Wayland Town Crier 9/15/10: Staff, patrons celebrate reopening of Wayland Public Library. Fresh paint, fresh carpeting, and fresh smells are the order of the day at Wayland’s newly refurbished and reopened public library. The facility was shut down in late March after two subsequent weekends of storms that brought record rainfall which inundated the Children’s Room, public rest rooms, offices, and elevator shaft on the lower level. Approximately 200 people attended an open house last Sunday officially marking the reopening.
Wayland Town Crier 5/20/10: Learning lessons from Wayland's 'Great Flood' of 2010. What did we do right? What did we do wrong? What can we learn going into the future? Wayland’s "Great Flood" of 2010 was poked, prodded and probed from every angle last week at a public forum held by the Board of Selectmen. Those on hand to respond to concerns and comments included Town Administrator Fred Turkington, Police Chief Robert Irving, Fire Chief Robert Loomer and Highway Superintendent Stephen Kadlik. The Large Hearing Room was packed with residents – many from the hard-hit Rolling Lane/Old Farm Circle and Squirrel Hill neighborhoods – who wanted to share their experiences, thank town officials for their help, ask questions, and make recommendations to deal with such a disaster in the future.
Boston Globe 4/29/10: Towns add up flood damage for federal grants, and figures show wide range. While around $35 million in federal relief funds has already been distributed to property owners, Governor Deval Patrick announced last week that cities and towns would be eligible for relief as well. It will cover up to 75 percent of costs for damage to public facilities and overtime for municipal employees deployed in disaster relief roles. Wayland, which sits along the banks of the Sudbury River, has been hampered in its efforts to collect information because one of the many buildings damaged by flooding was the town’s Public Safety Building. Other damaged facilities include pumping stations and the Wayland Free Public Library, which is still closed. "There are neighborhoods, like Squirrel Hill and Rolling Lane, where people are still pumping out their basements six weeks later,’’ said Police Chief Bob Irving. "We were rescuing people from Pelham Island Road in duck boats. It was really bad." After the first storm, Irving said he estimated the damage to Wayland’s public facilities to be $563,000, with at least another $100,000 estimated from the second flood.

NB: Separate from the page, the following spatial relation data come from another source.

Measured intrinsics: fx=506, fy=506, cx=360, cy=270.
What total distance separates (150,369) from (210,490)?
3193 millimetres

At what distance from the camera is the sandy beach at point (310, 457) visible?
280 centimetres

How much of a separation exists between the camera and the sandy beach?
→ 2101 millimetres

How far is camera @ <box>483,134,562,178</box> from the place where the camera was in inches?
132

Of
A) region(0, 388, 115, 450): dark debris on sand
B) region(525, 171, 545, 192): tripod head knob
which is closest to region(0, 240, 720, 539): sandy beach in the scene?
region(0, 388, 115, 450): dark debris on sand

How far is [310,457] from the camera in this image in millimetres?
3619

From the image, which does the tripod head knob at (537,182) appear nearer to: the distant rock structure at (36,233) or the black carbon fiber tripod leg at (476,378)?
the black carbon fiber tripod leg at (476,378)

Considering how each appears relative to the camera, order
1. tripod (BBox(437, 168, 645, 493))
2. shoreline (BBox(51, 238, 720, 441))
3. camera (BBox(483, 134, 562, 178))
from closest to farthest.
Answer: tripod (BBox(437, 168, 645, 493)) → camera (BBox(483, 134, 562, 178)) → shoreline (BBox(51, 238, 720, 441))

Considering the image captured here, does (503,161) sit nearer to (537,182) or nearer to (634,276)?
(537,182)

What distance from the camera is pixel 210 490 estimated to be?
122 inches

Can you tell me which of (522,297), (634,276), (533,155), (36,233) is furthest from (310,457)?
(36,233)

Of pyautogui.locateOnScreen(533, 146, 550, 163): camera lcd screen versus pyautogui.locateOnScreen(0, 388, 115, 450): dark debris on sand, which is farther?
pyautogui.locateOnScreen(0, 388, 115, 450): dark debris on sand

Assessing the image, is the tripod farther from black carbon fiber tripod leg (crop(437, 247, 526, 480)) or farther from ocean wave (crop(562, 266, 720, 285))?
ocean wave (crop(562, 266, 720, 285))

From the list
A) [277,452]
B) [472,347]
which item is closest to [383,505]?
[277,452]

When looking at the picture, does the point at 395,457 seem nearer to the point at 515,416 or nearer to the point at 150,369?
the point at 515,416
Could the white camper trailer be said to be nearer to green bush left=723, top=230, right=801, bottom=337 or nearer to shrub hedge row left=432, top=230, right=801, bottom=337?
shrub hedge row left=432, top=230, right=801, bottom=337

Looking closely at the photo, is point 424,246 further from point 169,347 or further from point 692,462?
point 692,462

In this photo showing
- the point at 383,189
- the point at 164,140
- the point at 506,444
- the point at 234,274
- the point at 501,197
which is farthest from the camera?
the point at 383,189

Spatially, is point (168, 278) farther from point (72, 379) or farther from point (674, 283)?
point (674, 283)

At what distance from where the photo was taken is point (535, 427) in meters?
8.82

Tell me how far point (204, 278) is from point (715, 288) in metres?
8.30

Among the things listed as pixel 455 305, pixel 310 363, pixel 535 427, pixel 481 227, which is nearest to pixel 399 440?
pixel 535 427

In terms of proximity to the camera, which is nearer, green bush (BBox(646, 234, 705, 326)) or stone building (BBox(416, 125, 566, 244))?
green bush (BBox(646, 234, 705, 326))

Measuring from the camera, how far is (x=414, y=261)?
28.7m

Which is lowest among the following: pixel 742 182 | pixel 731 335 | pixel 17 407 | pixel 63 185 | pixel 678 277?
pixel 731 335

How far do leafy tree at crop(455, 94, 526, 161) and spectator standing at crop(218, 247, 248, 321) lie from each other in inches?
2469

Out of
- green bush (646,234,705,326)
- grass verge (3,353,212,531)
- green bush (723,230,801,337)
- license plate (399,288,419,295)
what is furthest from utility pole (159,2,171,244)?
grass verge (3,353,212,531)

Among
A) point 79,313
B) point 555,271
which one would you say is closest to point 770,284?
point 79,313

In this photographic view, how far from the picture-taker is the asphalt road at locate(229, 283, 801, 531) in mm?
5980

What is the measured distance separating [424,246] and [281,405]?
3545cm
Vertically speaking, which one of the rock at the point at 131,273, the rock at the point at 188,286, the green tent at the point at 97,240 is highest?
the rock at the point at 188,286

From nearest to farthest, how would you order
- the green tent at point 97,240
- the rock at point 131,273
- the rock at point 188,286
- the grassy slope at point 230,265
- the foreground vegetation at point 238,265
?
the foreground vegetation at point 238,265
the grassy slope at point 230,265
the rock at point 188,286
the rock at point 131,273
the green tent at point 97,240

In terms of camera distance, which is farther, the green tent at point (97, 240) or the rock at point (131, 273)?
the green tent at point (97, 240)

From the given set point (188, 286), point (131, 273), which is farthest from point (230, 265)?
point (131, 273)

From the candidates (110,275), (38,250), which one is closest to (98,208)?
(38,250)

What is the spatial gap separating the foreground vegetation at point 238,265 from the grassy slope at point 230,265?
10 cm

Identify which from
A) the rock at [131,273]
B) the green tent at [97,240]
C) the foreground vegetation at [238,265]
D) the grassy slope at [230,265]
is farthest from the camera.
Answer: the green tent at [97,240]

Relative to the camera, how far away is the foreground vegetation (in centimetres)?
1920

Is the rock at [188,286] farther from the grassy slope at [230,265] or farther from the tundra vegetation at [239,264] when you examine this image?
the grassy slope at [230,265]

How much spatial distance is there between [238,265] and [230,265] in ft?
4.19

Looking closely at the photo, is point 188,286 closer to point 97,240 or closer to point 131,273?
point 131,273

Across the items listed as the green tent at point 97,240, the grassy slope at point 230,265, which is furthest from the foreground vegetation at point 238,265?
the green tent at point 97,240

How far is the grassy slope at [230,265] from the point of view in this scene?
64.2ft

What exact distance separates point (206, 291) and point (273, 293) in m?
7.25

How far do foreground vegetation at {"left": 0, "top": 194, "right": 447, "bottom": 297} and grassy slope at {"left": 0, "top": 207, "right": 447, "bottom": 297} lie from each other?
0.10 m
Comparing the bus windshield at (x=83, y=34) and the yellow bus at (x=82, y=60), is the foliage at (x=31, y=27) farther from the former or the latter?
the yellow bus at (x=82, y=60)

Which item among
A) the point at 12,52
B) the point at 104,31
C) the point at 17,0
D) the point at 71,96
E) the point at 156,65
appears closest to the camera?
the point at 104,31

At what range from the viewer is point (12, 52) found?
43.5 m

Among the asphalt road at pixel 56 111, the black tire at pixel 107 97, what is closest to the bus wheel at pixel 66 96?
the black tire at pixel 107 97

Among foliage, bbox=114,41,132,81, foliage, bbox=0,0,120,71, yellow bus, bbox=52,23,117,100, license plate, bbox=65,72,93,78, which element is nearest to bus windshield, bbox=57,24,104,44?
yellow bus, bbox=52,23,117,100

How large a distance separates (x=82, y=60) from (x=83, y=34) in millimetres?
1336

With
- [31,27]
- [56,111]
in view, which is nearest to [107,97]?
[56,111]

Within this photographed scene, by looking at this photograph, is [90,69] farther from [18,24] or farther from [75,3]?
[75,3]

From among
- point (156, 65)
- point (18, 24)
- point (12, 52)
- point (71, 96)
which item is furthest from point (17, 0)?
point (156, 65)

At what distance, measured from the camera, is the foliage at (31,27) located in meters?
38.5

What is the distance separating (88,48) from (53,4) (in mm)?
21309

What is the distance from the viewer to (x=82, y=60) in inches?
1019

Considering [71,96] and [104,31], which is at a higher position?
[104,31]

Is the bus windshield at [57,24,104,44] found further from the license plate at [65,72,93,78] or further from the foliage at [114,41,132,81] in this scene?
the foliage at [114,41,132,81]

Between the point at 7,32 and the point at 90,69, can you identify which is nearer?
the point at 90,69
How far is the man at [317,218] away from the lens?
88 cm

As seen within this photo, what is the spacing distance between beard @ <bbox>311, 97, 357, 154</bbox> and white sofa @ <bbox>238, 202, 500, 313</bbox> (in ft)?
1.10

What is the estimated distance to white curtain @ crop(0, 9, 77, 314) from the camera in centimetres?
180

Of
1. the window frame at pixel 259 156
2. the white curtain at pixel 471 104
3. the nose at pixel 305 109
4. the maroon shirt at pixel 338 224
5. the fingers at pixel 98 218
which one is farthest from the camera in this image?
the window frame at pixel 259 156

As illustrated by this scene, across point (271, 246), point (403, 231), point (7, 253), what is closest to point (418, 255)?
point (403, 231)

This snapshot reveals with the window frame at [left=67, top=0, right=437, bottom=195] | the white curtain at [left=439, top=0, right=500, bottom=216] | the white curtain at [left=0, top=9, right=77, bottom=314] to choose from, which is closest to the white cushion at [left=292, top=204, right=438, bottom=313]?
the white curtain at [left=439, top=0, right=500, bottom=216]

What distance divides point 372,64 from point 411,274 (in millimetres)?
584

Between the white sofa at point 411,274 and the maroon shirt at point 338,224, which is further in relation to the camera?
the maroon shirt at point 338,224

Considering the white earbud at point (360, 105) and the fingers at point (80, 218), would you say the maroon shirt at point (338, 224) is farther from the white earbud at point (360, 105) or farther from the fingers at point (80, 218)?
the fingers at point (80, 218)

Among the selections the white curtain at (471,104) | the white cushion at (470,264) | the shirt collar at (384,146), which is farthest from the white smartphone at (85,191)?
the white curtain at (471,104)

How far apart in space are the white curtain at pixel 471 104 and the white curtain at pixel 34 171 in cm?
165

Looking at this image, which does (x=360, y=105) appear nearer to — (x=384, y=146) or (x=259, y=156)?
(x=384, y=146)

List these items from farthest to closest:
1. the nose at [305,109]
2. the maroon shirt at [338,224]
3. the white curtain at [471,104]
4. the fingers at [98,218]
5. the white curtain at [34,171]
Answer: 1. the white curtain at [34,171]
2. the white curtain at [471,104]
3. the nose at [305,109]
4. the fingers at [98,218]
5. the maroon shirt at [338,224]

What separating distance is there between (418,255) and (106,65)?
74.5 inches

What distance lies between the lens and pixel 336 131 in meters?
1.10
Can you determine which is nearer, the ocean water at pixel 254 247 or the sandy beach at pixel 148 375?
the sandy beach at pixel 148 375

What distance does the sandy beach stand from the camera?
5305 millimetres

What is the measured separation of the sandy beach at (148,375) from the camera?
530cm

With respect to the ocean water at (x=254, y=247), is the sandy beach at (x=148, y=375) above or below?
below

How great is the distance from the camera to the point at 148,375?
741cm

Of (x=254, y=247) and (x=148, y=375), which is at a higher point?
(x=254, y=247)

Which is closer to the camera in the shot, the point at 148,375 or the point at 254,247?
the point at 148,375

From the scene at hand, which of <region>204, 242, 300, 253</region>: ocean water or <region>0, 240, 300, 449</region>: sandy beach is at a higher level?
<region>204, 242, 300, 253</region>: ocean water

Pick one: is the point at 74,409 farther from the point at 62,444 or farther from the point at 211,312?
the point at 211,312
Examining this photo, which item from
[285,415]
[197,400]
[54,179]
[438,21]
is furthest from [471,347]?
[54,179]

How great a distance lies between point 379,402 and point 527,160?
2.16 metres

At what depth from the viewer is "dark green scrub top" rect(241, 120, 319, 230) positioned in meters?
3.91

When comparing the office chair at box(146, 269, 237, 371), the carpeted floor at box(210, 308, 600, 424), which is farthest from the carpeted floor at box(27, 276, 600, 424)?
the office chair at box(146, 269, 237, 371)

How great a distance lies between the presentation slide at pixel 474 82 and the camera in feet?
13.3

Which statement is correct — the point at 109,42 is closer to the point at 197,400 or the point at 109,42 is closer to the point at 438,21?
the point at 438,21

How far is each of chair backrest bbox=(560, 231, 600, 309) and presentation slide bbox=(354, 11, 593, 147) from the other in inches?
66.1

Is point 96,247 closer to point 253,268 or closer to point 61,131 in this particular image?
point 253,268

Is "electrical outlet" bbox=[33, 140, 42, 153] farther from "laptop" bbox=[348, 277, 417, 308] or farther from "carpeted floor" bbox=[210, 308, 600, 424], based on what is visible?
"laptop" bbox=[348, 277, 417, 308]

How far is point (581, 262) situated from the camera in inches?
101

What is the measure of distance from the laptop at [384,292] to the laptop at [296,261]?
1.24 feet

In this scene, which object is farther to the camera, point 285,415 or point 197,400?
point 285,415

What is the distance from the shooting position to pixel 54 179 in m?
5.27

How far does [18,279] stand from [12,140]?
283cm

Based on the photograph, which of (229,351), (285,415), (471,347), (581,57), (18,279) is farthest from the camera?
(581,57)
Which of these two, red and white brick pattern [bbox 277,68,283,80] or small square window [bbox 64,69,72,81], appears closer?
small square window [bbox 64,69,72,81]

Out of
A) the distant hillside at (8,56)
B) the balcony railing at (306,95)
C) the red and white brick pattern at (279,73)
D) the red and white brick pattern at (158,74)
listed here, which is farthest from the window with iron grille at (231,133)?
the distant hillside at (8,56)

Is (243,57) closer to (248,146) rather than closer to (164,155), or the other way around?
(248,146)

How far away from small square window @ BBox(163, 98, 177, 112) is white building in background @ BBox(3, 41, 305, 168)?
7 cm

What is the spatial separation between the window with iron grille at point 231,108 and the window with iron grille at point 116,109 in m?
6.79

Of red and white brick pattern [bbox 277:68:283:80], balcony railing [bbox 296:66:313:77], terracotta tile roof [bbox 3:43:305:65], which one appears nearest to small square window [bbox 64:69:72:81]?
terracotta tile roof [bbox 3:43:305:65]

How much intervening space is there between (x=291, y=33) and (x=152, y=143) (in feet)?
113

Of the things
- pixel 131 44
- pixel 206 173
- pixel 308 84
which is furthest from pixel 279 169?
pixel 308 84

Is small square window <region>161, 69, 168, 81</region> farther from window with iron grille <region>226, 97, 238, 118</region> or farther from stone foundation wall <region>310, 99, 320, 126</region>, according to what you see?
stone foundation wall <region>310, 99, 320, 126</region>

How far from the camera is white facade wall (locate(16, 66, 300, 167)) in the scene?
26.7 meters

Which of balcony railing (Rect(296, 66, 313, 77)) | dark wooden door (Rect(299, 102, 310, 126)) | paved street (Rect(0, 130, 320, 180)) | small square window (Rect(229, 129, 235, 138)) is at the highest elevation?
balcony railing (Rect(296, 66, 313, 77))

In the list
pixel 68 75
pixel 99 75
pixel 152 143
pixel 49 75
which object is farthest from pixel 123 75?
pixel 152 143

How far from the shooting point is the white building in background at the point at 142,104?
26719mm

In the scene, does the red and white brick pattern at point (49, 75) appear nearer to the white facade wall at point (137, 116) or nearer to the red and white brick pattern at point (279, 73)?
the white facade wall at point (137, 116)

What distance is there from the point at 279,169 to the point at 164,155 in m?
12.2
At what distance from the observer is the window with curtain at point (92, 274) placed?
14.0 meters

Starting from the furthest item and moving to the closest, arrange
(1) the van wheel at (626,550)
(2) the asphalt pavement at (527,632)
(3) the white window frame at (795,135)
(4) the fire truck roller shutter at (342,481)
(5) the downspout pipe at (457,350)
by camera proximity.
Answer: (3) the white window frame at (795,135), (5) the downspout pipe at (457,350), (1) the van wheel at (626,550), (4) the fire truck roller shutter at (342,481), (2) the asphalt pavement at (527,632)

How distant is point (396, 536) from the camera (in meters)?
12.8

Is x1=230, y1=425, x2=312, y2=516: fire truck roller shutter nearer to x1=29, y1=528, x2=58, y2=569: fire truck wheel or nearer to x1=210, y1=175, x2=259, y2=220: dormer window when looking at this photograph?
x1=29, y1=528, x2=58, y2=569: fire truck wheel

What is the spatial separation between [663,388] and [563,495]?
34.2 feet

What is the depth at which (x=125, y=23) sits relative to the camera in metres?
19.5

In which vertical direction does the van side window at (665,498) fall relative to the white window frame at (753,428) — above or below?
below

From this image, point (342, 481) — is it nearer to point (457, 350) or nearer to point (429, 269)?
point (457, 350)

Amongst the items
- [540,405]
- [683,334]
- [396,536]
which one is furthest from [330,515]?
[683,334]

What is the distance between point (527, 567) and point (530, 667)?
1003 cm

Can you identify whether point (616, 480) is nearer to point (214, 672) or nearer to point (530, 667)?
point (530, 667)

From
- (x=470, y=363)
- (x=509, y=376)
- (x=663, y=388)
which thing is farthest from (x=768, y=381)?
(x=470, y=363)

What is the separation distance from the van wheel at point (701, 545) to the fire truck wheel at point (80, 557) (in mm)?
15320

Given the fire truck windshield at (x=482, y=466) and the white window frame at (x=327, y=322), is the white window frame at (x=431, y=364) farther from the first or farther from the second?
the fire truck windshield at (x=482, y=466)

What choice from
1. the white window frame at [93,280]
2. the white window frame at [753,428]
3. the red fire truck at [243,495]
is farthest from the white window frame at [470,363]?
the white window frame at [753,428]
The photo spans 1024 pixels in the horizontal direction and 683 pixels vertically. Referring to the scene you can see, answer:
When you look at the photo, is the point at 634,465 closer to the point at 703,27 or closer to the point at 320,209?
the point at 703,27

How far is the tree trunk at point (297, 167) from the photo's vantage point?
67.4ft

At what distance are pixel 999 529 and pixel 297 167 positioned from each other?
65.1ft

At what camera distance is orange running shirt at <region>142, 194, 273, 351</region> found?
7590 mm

Wayland Town Crier 4/29/10: No cost estimate yet on repairs to Wayland Library. According to the best estimates from John Moynihan, Wayland’s public facilities director, the Wayland Library will remain closed until at least the early part of July due to the flooding caused by last month’s heavy rains. The lower level has sustained serious damage to walls, insulation, flooring, fixtures and the elevator. The upper level has remained largely unaffected, though it is being used as overflow storage. Moynihan is seeking qualified contractors and bids for the repair work.
Wayland Town Crier 4/8/10: Everything you ever wanted to know about Pelham Island. Is Pelham Island really an island? The short answer is yes – right now. The long answer is – only during flooding. Forty-four years ago when I moved to the island, my longtime neighbor said flooding occurred regularly every 11 years. That was then. Not so today. Flooding occurs much more often, though no more severe than in the past, but lasting longer.